Exercise objective: In this exercise, the entries below include pictures. Repeat exactly the lines from the line with "Stop Paying Console Tax" to the line with "Irish Drink Like A Champion Today Tshirt", including both, but without the pictures.

Records for this task:
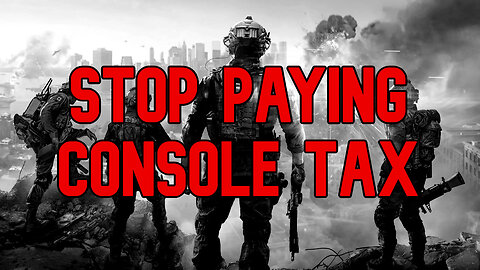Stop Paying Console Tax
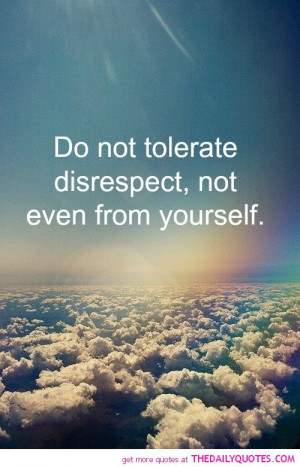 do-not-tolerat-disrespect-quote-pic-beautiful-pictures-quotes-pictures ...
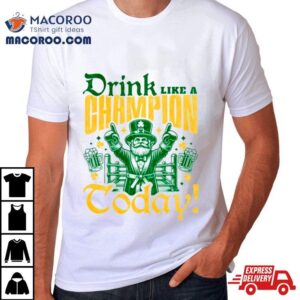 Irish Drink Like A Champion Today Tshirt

* * *

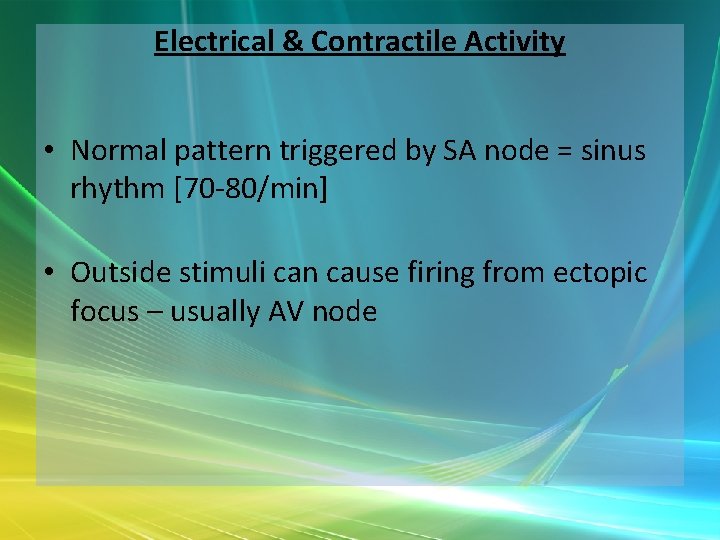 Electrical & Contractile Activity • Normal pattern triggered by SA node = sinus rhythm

Answer box:
Stop Paying Console Tax
 do-not-tolerat-disrespect-quote-pic-beautiful-pictures-quotes-pictures ...
 Irish Drink Like A Champion Today Tshirt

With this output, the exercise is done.